Office 365 ProPlus についてよく寄せられる質問


原文の記事の投稿日: 2012 年 11 月 30 日 (金曜日)

Office 365 ProPlus の実行に関して、アプリケーション データの記憶域、スケーラビリティや展開についてなど、これまでにいくつかの質問が寄せられています。ここでは、それらの質問にお答えします。

Office 365 ProPlus アプリケーションの実行にインターネット接続は必要ですか。

Office 365 ProPlus のインストールと実行に際しては、インターネットに接続して行う方法と接続せずに行う方法があります。エンド ユーザー向けの展開をシステム管理者が管理している環境では、通常、インターネットに接続せずに、System Center Configuration Manager などのソフトウェア配布ツールを使用してインストールが実行されます。オフラインでインストールした場合は、Office のライセンス認証のために、初回実行時に 1 回だけインターネットに接続して、そのインストールを Office 365 ProPlus のユーザー アカウントに割り当てる必要があります。また、その後も、ユーザー アカウントがアクティブであるかを確認するために定期的にインターネットに接続されます。これらのライセンス認証の呼び出しには、最小限の帯域幅しか使用されません。Office 365 ProPlus アプリケーションの通常の使用時にユーザーがインターネットに接続する必要はありません。

Office 365 ProPlus では、完全版の Office アプリケーションではなく、Web アプリケーションしか提供されないのですか。

Office 365 ProPlus には、Office Professional Plus 2013 クライアント スイートと同じアプリケーションが含まれています。使用できるアプリケーションは次のとおりです。

  • Access

  • Excel

  • InfoPath

  • OneNote

  • Outlook

  • PowerPoint

  • Lync

  • Publisher

  • Word

Windows インストーラー ベース (MSI) とクイック実行のどちらでパッケージ化された Office も、基盤となるアプリケーション コードは同じです。

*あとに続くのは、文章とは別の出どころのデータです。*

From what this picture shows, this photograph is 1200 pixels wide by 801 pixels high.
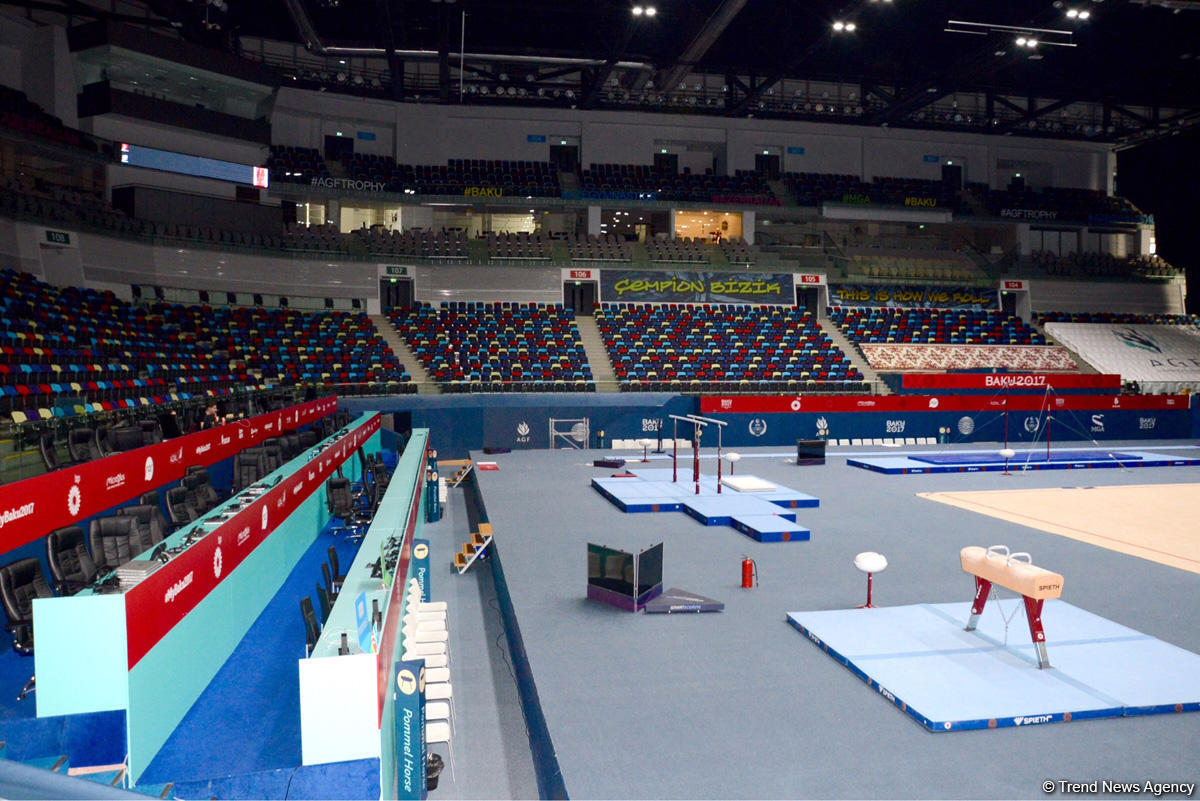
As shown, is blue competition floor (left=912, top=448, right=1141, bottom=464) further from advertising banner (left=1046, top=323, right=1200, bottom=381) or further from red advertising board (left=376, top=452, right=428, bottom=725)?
red advertising board (left=376, top=452, right=428, bottom=725)

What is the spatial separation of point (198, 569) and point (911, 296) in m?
39.3

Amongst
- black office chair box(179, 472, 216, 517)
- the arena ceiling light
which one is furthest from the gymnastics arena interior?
the arena ceiling light

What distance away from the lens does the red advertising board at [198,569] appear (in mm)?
6152

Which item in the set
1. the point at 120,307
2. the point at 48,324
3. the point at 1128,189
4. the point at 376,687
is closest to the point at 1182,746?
the point at 376,687

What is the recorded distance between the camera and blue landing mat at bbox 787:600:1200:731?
6793mm

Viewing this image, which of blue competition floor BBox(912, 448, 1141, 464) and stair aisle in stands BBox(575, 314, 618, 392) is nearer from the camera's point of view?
blue competition floor BBox(912, 448, 1141, 464)

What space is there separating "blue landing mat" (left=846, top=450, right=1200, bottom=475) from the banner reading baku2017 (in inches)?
607

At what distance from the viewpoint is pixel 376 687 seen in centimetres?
534

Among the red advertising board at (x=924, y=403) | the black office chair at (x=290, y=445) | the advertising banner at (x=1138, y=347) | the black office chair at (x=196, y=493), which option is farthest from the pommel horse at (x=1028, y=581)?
the advertising banner at (x=1138, y=347)

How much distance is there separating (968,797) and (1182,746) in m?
2.12

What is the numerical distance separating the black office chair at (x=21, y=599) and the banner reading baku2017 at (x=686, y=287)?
31686 mm

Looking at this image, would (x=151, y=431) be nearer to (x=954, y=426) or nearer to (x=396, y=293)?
(x=396, y=293)

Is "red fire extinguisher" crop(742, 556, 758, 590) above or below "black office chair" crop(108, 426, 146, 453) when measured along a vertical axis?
below

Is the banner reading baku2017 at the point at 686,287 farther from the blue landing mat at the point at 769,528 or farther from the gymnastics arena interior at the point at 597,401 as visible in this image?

ユーザーが Office アプリケーションを実行するときに、クイック実行インストールと MSI インストールの違いに気付くことはありません。どちらも Windows PC のローカルにインストールされ、%programfiles% に書き込みを行い、Windows の既定のファイルの関連付けを割り当て、ソフトウェア インベントリで検出可能なインストール済みアプリケーションとして Windows に登録されます。インストール、アンインストール、ソフトウェア更新の処理はパッケージの種類が MSI かクイック実行かによって異なりますが、アプリケーションの操作に関して Office ユーザーが違いに気付くことはほとんどありません。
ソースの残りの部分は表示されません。